Мне смешно и страшно. Мой рафинированный А, мой принц, мой эталон изящества - работает сторожем в собачьем морге из-за академической красивой дочки! Это... это...
- Друг, у меня слов нет, - говорю я в ужасе.
- А хочешь - зайдем к нему?
- Не могу, мы в ссоре с мая месяца. А когда мы в ссоре, он со мной не разговаривает.
- Гордый что ли? - усмехается мой друг-учитель.
- Вредный, - поясняю я.
- Ну и ладно. Все равно давай зайдем. Надо же спасать человека из всего этого собачника.
И мы вошли в душный пыльный коридор, повернули куда-то несколько раз и остановились перед крепко запертой внутренней дверью. Друг-учитель нажал кнопку, внутри зазвенело, и дверь со скрежетом отворилась. На пороге действительно стоял А. Он радушно улыбнулся моему другу-учителю и сделал шаг назад и в сторону, ровно такой, чтобы пропустить одного человека. Меня он не заметил.
Друг-учитель взял меня за руку и ввел в сторожку. Огромный стол, чайник, сахар, печенье. Все уютно, будто А решил всю свою жизнь посвятить охране собачьего морга. На столе - любимая книга А, которую он знает наизусть на двух языках, но продолжает читать. Верен своим пристрастиям.
Пока мужчины разговаривают, я ищу - куда бы сесть. Стульев ровно два. Один занят А, другой вот-вот будет предложен моему другу-учителю. Так и есть. Он садится, полагая, что вышла ошибка, и следующий стул дадут мне. Ничего подобного. Стульев больше нет. Да и меня вроде как нету. Ну а раз я призрак, будем самостоятельным призраком. И я сажусь на колени к другу-учителю. Он очень крупный дядя, на его коленях просторно и удобно. Тем более что я призрак.
Звонит телефон, и у А начинается долгий любовный разговор с невестой. Она чудовищно болтлива, но голос красивый. Это слышно даже сквозь трубку. Мы с другом ждем-ждем, но они все болтают и болтают. Мы потихоньку встаем, друг машет рукой все еще беседующему А, и мы покидаем это странное место.
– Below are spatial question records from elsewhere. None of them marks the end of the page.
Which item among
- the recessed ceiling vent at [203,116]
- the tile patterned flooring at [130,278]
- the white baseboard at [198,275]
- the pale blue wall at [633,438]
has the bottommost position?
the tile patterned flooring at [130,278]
Мне душно, мне плохо. Мне нельзя видеть А. Все начинается сначала, как только я слышу его голос. Представьте себе раковину. В ней жемчуг - в теле моллюска, рождающего жемчужину. Мысленно приоткройте створки. Вы видите перламутр, выстлавший раковину изнутри. Я думаю, что без перламутра сам моллюск не сделает жемчужину, даже если его очень попросить. Песчинку подсунуть. Все дело в перламутре. Иногда я ощущаю себя моллюском, иногда раковиной, но всегда мой А - это перламутр. Моя душа выстлана слоем его перламутра, вечно делающего жемчужину из любой пылинки, занесенной в створки. Если вычистить раковину, забрать последнюю жемчужинку, сварить моллюска и острым ножом отколупнуть перламутр от створки, - что ж. Будет все порознь. Все погибнет. Поэтому нам чтобы жить - надо беречь слой перламутра, убирать вновь образуемые им жемчужинки и держать створки стиснутыми накрепко. Мой А тоже все это знает, я у него в душе выполняю ту же функцию, но характером строптивым мы оба наделены на всю катушку. Я, правда, милосерднее к нему, хотя он думает наоборот. Словом, это у нас тянется всю жизнь. Кто виноват да что делать.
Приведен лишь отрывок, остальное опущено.